Shares of EPack Durable declined over 8% on Thursday, May 21, after the company reported a sharp fall in quarterly profit and weaker full-year earnings performance.

The stock fell 8.28% to Rs 237.75 on the NSE after the company announced its Q4 FY26 results.

EPack Durable reported consolidated revenue from operations of Rs 591 crore for the March quarter, down 8.3% from Rs 643.2 crore reported in the corresponding quarter last year.

The company’s net profit declined sharply to Rs 0.02 crore in Q4 FY26 compared to Rs 37.7 crore in Q4 FY25. Profit before tax also dropped significantly to Rs 1 crore from Rs 51.5 crore a year ago.

The weak earnings performance was driven by higher operating expenses, elevated raw material costs and lower operating profitability during the quarter.

Total expenses during Q4 FY26 increased to Rs 590.8 crore compared to Rs 423.1 crore in the previous quarter.

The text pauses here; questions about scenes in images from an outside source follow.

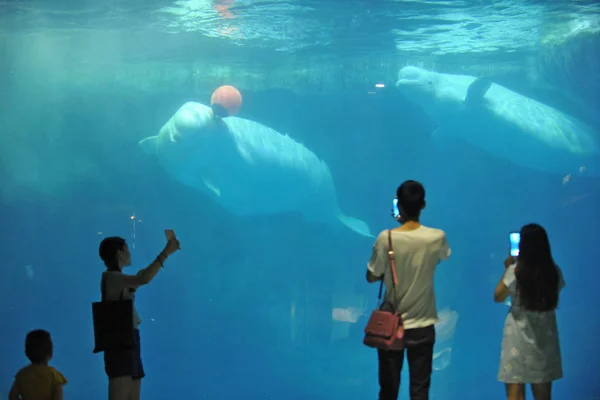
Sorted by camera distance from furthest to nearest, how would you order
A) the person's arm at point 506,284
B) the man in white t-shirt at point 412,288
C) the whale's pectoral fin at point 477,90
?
the whale's pectoral fin at point 477,90, the person's arm at point 506,284, the man in white t-shirt at point 412,288

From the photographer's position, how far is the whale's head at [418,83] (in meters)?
13.7

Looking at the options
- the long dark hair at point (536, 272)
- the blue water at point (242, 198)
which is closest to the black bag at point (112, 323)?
the long dark hair at point (536, 272)

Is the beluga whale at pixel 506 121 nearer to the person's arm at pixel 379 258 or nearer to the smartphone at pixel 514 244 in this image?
the smartphone at pixel 514 244

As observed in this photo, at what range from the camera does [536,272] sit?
13.4 feet

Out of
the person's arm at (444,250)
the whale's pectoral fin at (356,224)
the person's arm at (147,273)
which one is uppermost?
the person's arm at (444,250)

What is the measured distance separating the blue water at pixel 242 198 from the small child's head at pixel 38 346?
612 cm

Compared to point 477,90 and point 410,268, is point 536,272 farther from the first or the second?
point 477,90

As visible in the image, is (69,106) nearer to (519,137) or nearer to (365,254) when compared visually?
(365,254)

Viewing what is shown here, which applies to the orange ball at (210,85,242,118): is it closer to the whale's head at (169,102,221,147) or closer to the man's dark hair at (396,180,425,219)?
the whale's head at (169,102,221,147)

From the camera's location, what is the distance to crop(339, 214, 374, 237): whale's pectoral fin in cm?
1529

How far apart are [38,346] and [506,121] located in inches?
438

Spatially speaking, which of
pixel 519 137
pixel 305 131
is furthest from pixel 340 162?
pixel 519 137

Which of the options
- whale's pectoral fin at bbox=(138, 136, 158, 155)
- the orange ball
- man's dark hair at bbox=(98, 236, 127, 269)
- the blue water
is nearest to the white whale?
whale's pectoral fin at bbox=(138, 136, 158, 155)

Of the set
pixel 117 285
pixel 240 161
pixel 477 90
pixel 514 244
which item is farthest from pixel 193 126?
pixel 514 244
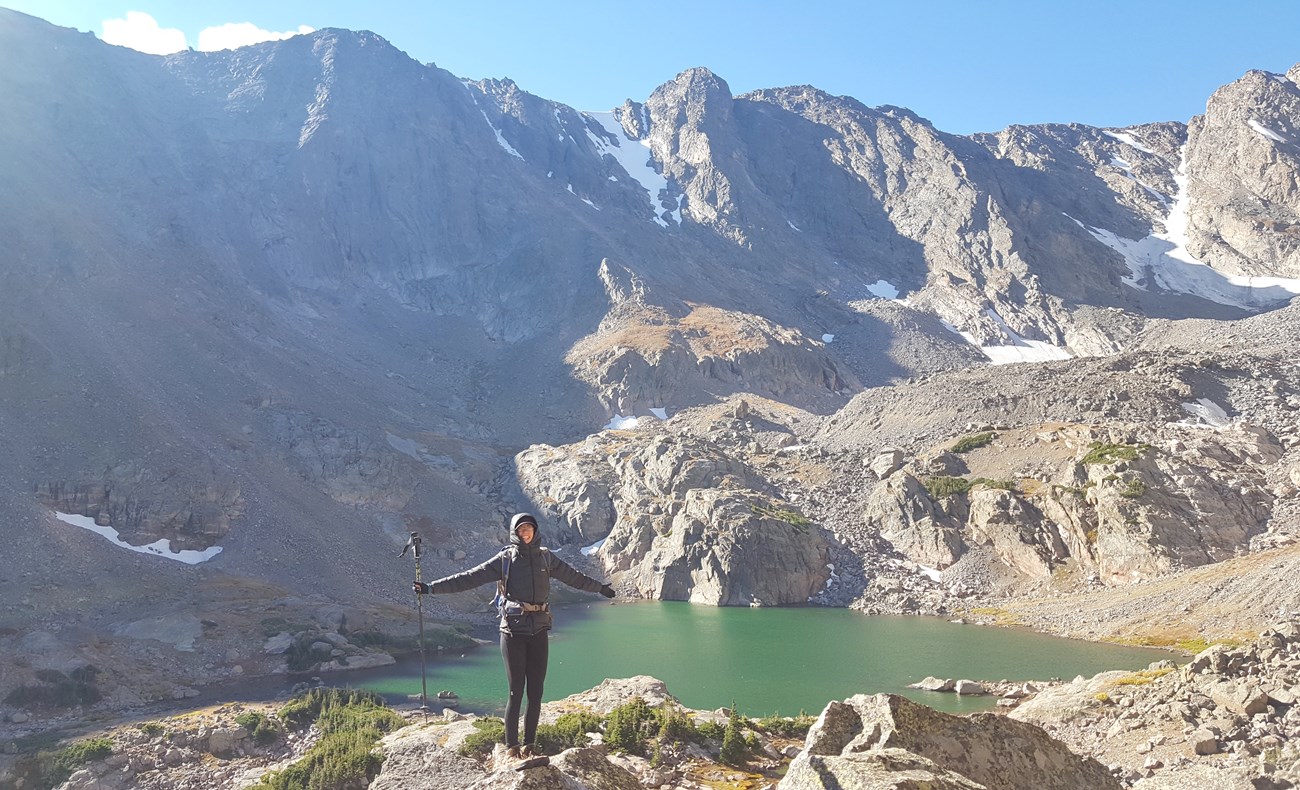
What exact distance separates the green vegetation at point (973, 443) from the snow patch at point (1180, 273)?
94.8 meters

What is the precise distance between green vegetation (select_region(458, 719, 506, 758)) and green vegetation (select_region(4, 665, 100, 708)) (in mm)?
34118

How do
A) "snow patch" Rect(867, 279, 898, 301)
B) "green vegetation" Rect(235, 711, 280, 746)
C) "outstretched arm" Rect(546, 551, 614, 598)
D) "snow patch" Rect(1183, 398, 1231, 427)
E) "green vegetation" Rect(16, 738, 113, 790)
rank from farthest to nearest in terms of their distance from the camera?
"snow patch" Rect(867, 279, 898, 301) < "snow patch" Rect(1183, 398, 1231, 427) < "green vegetation" Rect(235, 711, 280, 746) < "green vegetation" Rect(16, 738, 113, 790) < "outstretched arm" Rect(546, 551, 614, 598)

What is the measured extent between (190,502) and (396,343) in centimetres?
6851

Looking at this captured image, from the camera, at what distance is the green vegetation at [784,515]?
71250 mm

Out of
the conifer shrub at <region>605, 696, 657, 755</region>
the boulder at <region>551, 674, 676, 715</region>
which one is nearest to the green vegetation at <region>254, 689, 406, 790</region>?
the conifer shrub at <region>605, 696, 657, 755</region>

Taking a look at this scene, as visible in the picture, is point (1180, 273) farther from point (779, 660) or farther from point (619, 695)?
point (619, 695)

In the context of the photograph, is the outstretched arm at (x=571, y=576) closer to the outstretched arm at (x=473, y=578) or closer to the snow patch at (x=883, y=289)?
the outstretched arm at (x=473, y=578)

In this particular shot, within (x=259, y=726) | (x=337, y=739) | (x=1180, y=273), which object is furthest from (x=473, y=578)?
(x=1180, y=273)

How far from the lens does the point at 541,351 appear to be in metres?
134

Raw material and inventory-linked costs remained high, with cost of materials consumed standing at Rs 567 crore.

Other expenses also increased sharply to Rs 33 crore from Rs 22.8 crore in Q3 FY26, while employee benefit expenses rose to Rs 19.6 crore from Rs 16.8 crore sequentially.

The company additionally reported a share of loss from joint venture operations amounting to Rs 2.2 crore during the quarter.

Despite the weak year-on-year performance, revenue improved sequentially by 38% from Rs 428 crore reported in Q3 FY26.

For the full financial year FY26, EPack Durable reported consolidated revenue from operations of Rs 1,894 crore, down 13% from Rs 2,171 crore in FY25.

Annual net profit also declined sharply to Rs 3.3 crore from Rs 55.1 crore reported in the previous financial year, while profit before tax fell to Rs 8.8 crore from Rs 74 crore.

The company continued to invest in manufacturing capacity expansion and fixed assets during the year. Acquisition of property, plant, equipment and capital work-in-progress stood at Rs 314.3 crore during FY26.

Total assets increased to Rs 2,506 crore as of March 31, 2026, while total equity rose to Rs 960.3 crore.

The sharp decline in profitability and pressure on operating margins weighed on investor sentiment, leading to selling pressure in the stock during Thursday’s session.